Осокин был наполнен желанием работать, любить и жить. Он знал: все, что есть на этом свете, в этом мире — все предназначено для любви. Может, и его болезнь — начало иной ее грани, более мудрой, более трагичной, чем прежде. Он был наполнен гулкой верой в будущее.
Вина
Стаховы проснулись рано. Окно светлело как провал в белый таинственный мир. Свет был плоский и, казалось, не входил в окно, а стоял подле серой бездонностью зародившегося дня.
Екатерина зажгла в комнатах электричество, и окно померкло. Женщина принялась гладить выстиранное накануне белье. Вениамин, угрюмо посматривая себе под ноги, ходил по комнате, точно искал какие-то следы. Потом вышел в сени, где пахло овчиной, достал из ящика столярный инструмент, тоненькие, ровно напиленные еловые доски от ящика и принялся что-то мастерить. Из сеней слышались то редкие — глухие по дереву и звонкие по металлу — удары молотка, то тоскливый, протяжный стон обозленного рубанка.
Екатерина работала медленно и старательно. Она тщательно отутюживала углы пододеяльников, расшитых синими цветочками, складки розовых наволочек с рядами прозрачных пуговок, тугие рубцы двуспальных, накрахмаленных до хруста простыней. Но и в этой чрезмерной старательности ей было неуютно, как в комнате некогда обидевшего человека, и ей не удавалось хоть на время уйти от горя. Прошлое наплывало, как тень облака, окрашенное мучительной памятью о погибшем сыне.
Падая в шестилетнюю глубину прожитых дней, вдыхая влажноватый запах отутюженной материи, в котором угадывался запах сырой свежей земли, Екатерина с необъяснимой настойчивостью пыталась удержаться в том далеком времени.

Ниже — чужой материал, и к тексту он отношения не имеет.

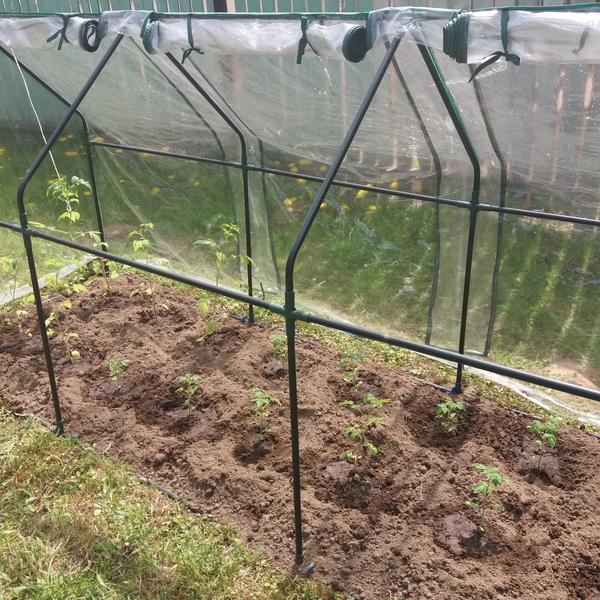 Мини-помидоры в мини-парнике — маленькая радость садовода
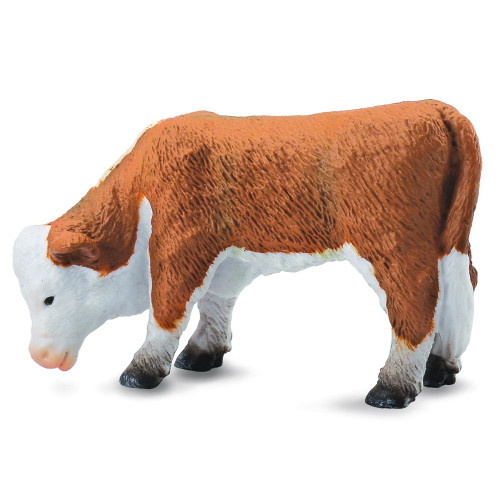 Hereford Calf Grazing CollectA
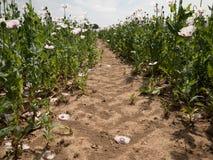 Dans le domaine de pavot en été chaud La fleur des pavots et du pavot vert dirige le déplacement en vent images libres de droits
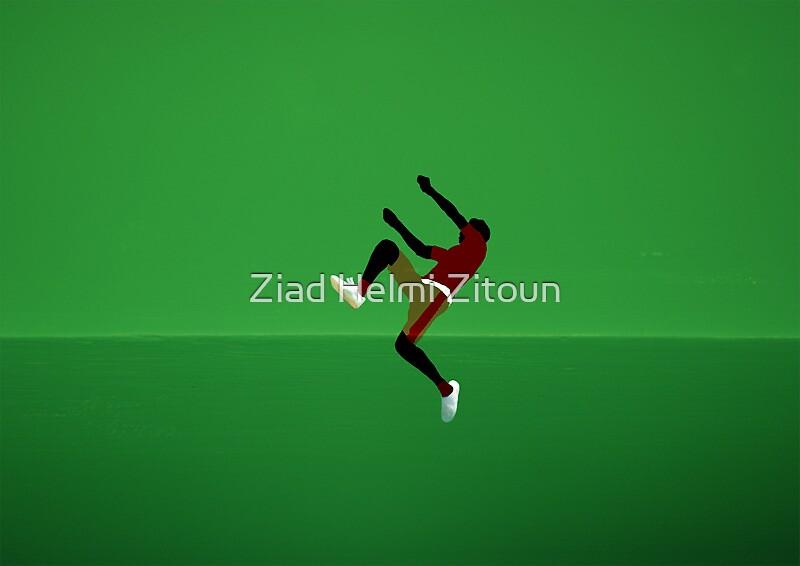 Freedom - Tunisia - Ziad Zitoun - 40x30cm - 2009 by Ziad Helmi Zitoun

В ту зиму Екатерина почти не спала. Сереже было пять месяцев, и он часто болел. Они жили в растрескавшемся деревянном двухэтажном доме, обреченном временем и местными властями на снос. Дом летом наспех подлатывали с оглядкой все на тот же неизбежный снос, который из-за недостатка жилья из года в год откладывался. У них была маленькая комнатка, как и у остальных жильцов, в основном непрактичных, бесшабашных молодоженов, втиснутых в этот дом как бы для испытания холодом. Екатерина тайком включала самодельный электрообогреватель — асбестовую трубу с толстой спиралью на четырех ножках, который поглощал уйму электричества; от этого часто горели самодельные предохранители, а из-за них между жильцами промороженного дома вспыхивали по нескольку раз в день буйные, как ветер в поле, ссоры. И днем, и ночью Екатерина боялась крепко заснуть: отключится электрообогреватель, комнату тут же выстудит, малыш во сне раскроется и простынет.
Навсегда, наверное, в памяти сохранилось розоватое тление толстой спирали, маслянистый, тяжелый дух раскаленного вольфрама, синеватый отблеск инея в промороженных углах, стон пурги за перекошенным окном, бугорки снега между рамами, тяжелая ночная ругань подвыпивших парней — ругань здесь считалась обычным делом, — булькающий храп в соседней комнате, а в другой — ненасытный скрип старой кровати, бесконечность стылой полярной ночи.
Теперь она не могла понять: неужто все, что ей довелось испытать, должно было завершиться маленьким холмиком глинистой земли, отдающей болотом и прелью, под которым навеки остался лежать их шестилетний сын Сережа?
Как-то муж упрекнул Катю в том, что она не любит сына, что вообще женщины гораздо меньше отцов привязаны к детям, будто дети для них — забава.
Какая жестокая неправда! Но С мужем Екатерина никогда не спорила. Он не привык слушать других. По всякому поводу у него есть своя теория, оправдывающая любой его Поступок. Таких теорий на нем напялено, как кольчуг, столько, что к душе его не пробиться.
С бельем Екатерина управилась быстро. Без дела она не могла сидеть. Работа, как некий ограничитель, удерживала от отчаяния.
Она достала пылесос, который стоял в самодельном шифоньере, и слегка оцарапала при этом локоть. Стала ждать, когда короткая ниточка крови засохнет. С этим шифоньером, обитым хрупким оргалитом, всегда приходится мучиться: то обрываются полки, вешалки, то срываются с узких петёлек двери. Да и тесен он, портит вид в квартире, но хорошую мебель на Крайний Север почти не завозили, а если уж что-то сюда и попадало, то доставалось тому, кто был пронырливее.